##### Source extract #####

# Data visualisation using plotly and dash

My target for this notebook is to learn interactive data visualisation with plotly. I will try out various plots using plotly and finally try to put altogether in a dashboard. You migh find some plots to be 'forced', and this may be because I am trying out a plot which does not fit this IPL data. However, I will try my best to keep the plots sensible. 

I am not that much of a writing person as I believe the visualisation should be enough to tell the story, so don't expect a lot of notes here.

Enough of talk, let's go straight to action! 

# Importing the libraries

In [None]:
import numpy as np 
import pandas as pd 
import plotly.offline as pyo
import plotly.graph_objs as go
import plotly.figure_factory as ff
import plotly.subplots as subplots
import cufflinks as cf
cf.go_offline(connected=True)

pd.options.display.max_columns = None
pyo.init_notebook_mode(connected=True)

import os
for dirname, _, filenames in os.walk('/kaggle/input'):
    for filename in filenames:
        print(os.path.join(dirname, filename))

# Loading the datasets

In [None]:
matches = pd.read_csv('/kaggle/input/ipl-complete-dataset-20082020/IPL Matches 2008-2020.csv')
balls = pd.read_csv('/kaggle/input/ipl-complete-dataset-20082020/IPL Ball-by-Ball 2008-2020.csv')

# First look at the ball by ball data

In [None]:
balls.head()

# First look at the matches data

In [None]:
matches.head()

# Merging the two datasets

In [None]:
data = pd.merge(left=matches, right=balls, on='id', how='right')
data.head()

In [None]:
print(matches.shape)
print(balls.shape)
print(data.shape)

In [None]:
data.info()

# Extracting year from the date

In [None]:
data['date'] = pd.to_datetime(data['date'])
data['year'] = pd.DatetimeIndex(data['date']).year

In [None]:
data.head()

# Runs scored over the years

In [None]:
runs_by_years = data.groupby(by='year').sum()['total_runs']
runs_by_years = pd.DataFrame(runs_by_years)
runs_by_years.reset_index(inplace=True)

### Using plotly

In [None]:
total_runs = go.Scatter(
                    x=runs_by_years['year'],
                    y=runs_by_years['total_runs'],
                    mode='lines',
                    name='runs')

#####

■ **Work instructions**: In the plotly notebook on IPL data, which column are the matches and ball-by-ball datasets merged on?

##### Given data #####

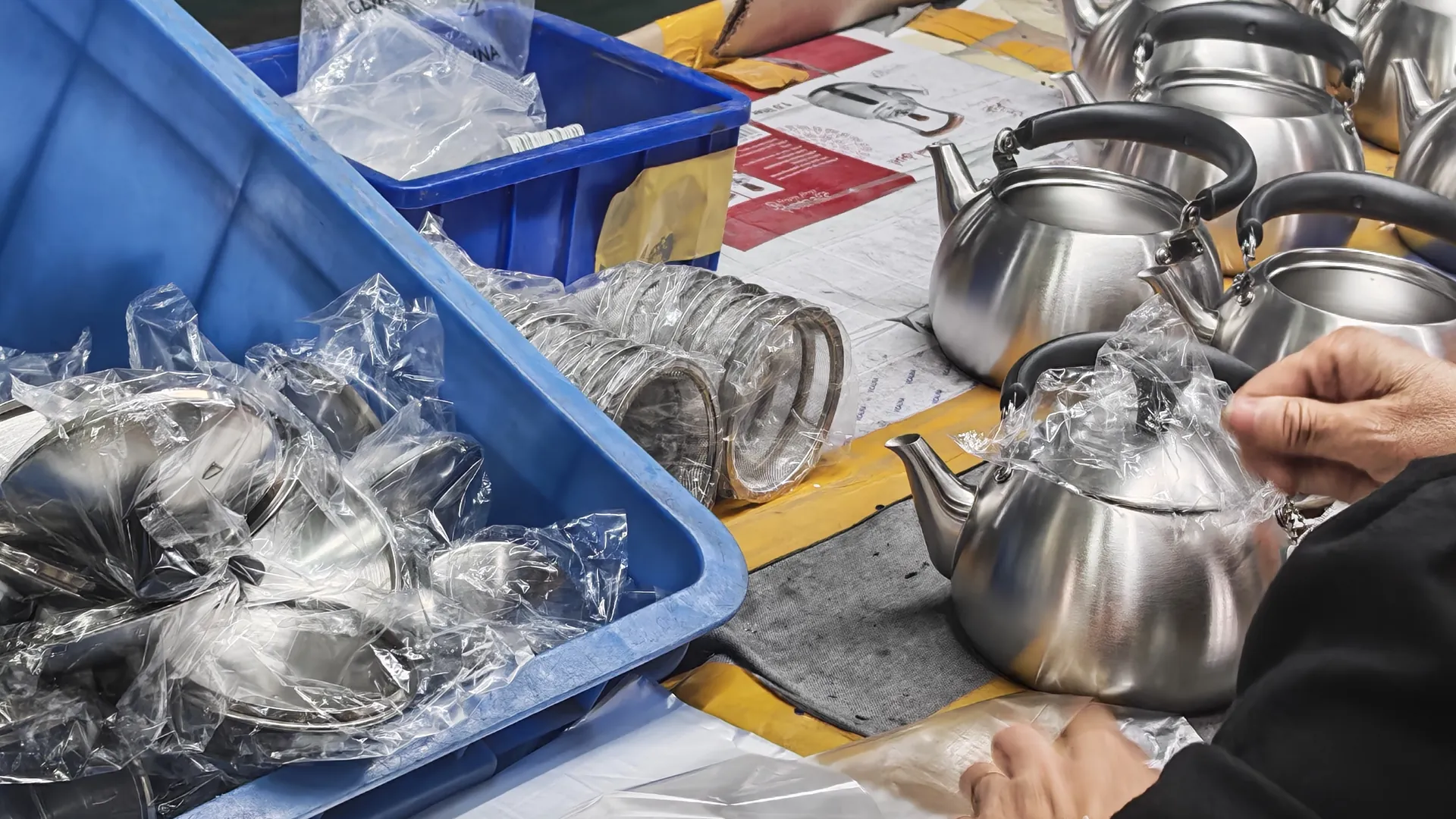 Worker bagging finished stainless steel kettles beside a crate of separately bagged lids and strainers at a packing bench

#####

■ **Result of this task**: They are merged on the 'id' column.